Starting at the line that contains "What is the exact", restate each line word for word through the final line of the data, keeping both ends.

..............................

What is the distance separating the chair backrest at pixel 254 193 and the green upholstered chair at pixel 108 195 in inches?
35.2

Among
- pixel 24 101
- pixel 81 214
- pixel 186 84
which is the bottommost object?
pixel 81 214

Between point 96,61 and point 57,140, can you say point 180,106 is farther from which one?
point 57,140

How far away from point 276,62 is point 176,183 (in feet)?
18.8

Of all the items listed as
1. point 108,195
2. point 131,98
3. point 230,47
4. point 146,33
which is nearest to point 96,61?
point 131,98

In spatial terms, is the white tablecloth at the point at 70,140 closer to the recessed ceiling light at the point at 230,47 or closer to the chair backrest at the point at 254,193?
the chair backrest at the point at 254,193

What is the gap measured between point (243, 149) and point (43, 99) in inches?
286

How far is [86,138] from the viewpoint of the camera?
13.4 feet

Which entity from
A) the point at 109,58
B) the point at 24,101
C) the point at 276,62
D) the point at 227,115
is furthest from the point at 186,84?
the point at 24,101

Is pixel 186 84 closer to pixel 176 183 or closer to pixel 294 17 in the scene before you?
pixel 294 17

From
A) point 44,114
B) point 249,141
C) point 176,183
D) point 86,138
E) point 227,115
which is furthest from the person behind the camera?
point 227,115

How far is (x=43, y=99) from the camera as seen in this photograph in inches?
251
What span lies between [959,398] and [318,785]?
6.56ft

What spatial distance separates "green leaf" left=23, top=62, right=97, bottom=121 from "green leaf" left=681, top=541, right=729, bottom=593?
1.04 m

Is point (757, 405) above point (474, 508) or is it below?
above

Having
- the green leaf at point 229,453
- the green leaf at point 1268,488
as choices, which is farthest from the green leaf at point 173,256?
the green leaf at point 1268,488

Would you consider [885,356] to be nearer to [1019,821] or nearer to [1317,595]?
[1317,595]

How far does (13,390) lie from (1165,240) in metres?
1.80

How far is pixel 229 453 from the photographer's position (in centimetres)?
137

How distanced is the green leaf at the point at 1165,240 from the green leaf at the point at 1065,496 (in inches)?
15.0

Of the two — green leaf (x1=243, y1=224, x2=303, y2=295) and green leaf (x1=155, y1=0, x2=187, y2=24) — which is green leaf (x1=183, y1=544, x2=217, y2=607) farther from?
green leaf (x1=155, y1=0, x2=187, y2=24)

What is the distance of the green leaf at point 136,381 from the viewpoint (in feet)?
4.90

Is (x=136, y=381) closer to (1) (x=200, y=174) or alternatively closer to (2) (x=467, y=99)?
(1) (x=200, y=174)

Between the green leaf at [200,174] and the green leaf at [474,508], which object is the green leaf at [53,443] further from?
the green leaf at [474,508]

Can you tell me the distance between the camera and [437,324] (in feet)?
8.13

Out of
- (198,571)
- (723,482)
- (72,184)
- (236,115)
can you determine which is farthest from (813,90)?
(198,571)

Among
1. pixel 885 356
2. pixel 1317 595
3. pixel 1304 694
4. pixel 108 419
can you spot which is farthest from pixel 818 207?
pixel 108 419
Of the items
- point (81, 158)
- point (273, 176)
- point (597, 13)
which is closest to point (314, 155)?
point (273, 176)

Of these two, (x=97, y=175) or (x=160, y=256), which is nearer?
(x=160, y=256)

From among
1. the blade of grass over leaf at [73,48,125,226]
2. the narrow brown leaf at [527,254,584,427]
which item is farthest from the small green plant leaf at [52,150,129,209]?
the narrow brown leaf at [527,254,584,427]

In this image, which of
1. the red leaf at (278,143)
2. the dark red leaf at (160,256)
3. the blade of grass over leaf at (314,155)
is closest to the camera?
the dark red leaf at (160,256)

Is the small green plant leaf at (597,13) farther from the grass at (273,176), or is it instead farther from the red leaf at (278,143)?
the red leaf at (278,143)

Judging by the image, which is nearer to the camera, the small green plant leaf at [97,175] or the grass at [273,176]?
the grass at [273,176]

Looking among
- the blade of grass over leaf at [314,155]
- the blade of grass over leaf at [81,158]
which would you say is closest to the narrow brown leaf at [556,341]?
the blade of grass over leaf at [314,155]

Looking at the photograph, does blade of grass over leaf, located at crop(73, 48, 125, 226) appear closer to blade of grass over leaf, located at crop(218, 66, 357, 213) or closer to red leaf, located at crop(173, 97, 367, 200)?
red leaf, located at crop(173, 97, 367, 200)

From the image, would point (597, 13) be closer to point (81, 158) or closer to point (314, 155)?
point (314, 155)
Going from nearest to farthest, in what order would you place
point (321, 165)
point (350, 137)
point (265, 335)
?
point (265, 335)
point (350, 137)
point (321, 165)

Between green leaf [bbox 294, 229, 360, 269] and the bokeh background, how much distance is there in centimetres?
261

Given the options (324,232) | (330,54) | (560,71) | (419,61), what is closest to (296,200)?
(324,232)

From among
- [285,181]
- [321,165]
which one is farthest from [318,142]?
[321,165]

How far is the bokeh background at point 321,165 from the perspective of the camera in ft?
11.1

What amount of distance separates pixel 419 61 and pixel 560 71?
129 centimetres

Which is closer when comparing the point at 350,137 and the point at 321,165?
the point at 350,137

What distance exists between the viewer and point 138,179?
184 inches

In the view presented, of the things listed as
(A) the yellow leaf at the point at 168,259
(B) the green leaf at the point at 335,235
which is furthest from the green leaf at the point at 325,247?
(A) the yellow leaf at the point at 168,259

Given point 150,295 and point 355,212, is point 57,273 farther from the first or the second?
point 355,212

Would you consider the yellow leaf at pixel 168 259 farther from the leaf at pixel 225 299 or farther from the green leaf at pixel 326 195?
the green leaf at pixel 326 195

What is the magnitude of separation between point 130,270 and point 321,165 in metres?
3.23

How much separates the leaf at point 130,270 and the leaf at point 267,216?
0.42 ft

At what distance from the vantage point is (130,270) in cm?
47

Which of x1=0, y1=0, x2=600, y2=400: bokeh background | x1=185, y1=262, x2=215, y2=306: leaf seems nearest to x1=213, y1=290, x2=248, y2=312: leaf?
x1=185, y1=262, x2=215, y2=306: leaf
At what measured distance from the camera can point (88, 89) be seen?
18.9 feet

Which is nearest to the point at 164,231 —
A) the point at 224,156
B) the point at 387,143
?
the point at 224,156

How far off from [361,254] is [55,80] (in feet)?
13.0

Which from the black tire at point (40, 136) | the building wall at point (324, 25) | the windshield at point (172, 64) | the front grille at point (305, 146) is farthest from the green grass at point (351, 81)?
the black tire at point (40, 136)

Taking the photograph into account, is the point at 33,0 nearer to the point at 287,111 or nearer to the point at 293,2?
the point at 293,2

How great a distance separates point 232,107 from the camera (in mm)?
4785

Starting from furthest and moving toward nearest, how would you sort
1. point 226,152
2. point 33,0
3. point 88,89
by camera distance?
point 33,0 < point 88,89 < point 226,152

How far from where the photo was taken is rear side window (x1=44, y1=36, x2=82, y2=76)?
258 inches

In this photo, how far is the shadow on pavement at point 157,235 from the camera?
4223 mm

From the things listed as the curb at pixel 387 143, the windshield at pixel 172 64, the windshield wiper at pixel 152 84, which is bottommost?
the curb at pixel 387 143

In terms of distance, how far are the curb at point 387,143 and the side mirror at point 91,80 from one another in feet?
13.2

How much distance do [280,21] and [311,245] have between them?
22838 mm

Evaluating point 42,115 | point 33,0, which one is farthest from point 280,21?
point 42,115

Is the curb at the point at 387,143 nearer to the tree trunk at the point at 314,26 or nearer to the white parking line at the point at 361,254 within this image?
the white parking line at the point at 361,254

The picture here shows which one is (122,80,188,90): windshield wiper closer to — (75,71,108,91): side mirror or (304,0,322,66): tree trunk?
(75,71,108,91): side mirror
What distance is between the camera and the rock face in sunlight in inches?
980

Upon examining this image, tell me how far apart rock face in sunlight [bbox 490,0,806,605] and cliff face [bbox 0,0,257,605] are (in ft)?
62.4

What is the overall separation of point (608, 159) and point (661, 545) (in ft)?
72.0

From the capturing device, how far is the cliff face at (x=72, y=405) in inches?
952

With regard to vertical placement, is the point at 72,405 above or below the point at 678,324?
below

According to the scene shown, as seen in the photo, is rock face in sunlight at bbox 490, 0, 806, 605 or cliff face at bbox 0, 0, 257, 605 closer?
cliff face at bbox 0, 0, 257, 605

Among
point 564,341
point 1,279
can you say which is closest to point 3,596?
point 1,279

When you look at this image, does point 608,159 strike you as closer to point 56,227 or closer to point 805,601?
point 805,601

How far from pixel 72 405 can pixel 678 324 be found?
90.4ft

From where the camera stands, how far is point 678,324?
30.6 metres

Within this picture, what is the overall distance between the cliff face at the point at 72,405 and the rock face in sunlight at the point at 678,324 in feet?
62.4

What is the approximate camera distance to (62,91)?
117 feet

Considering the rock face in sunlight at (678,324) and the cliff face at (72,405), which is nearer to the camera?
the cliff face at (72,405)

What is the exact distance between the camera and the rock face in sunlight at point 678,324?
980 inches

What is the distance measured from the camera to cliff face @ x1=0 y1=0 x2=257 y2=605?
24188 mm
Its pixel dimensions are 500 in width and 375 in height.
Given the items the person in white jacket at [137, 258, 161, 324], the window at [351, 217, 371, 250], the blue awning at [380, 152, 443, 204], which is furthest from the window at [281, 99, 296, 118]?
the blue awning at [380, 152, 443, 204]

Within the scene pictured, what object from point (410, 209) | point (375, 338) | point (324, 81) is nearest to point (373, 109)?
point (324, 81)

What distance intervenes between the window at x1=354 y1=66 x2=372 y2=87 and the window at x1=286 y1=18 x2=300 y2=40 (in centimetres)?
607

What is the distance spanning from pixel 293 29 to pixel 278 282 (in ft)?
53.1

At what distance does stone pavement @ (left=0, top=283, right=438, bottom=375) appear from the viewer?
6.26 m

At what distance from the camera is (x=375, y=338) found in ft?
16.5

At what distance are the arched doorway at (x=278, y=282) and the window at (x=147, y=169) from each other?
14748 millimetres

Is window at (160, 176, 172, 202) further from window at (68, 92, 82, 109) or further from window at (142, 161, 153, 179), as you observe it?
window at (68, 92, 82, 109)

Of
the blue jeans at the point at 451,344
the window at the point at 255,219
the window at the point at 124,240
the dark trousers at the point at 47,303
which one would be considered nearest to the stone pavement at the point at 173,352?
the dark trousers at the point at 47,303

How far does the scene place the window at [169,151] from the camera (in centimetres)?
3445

..............................

Output:
What is the exact distance between the camera and the rock face in sunlight at point 678,324?
980 inches

What is the distance measured from the camera to cliff face @ x1=0 y1=0 x2=257 y2=605?
24188 mm
Its pixel dimensions are 500 in width and 375 in height.
Given the items the person in white jacket at [137, 258, 161, 324], the window at [351, 217, 371, 250], the blue awning at [380, 152, 443, 204], which is furthest from the window at [281, 99, 296, 118]?
the blue awning at [380, 152, 443, 204]

Within the scene pictured, what object from point (410, 209) | point (375, 338) | point (324, 81) is nearest to point (373, 109)?
point (324, 81)

What distance intervenes between the window at x1=354 y1=66 x2=372 y2=87 and the window at x1=286 y1=18 x2=300 y2=40 (in centimetres)?
607

What is the distance spanning from pixel 293 29 to pixel 278 282 (in ft)?
53.1

At what distance does stone pavement @ (left=0, top=283, right=438, bottom=375) appear from the viewer?
6.26 m

At what distance from the camera is (x=375, y=338) found in ft?
16.5

At what distance are the arched doorway at (x=278, y=282) and the window at (x=147, y=169) from each other?
14748 millimetres

Is window at (160, 176, 172, 202) further from window at (68, 92, 82, 109) or further from window at (142, 161, 153, 179), as you observe it?
window at (68, 92, 82, 109)

Of
the blue jeans at the point at 451,344
the window at the point at 255,219
the window at the point at 124,240
the dark trousers at the point at 47,303
which one would be considered nearest to the stone pavement at the point at 173,352?
the dark trousers at the point at 47,303

How far does the scene place the window at [169,151] from the camera (in centimetres)?
3445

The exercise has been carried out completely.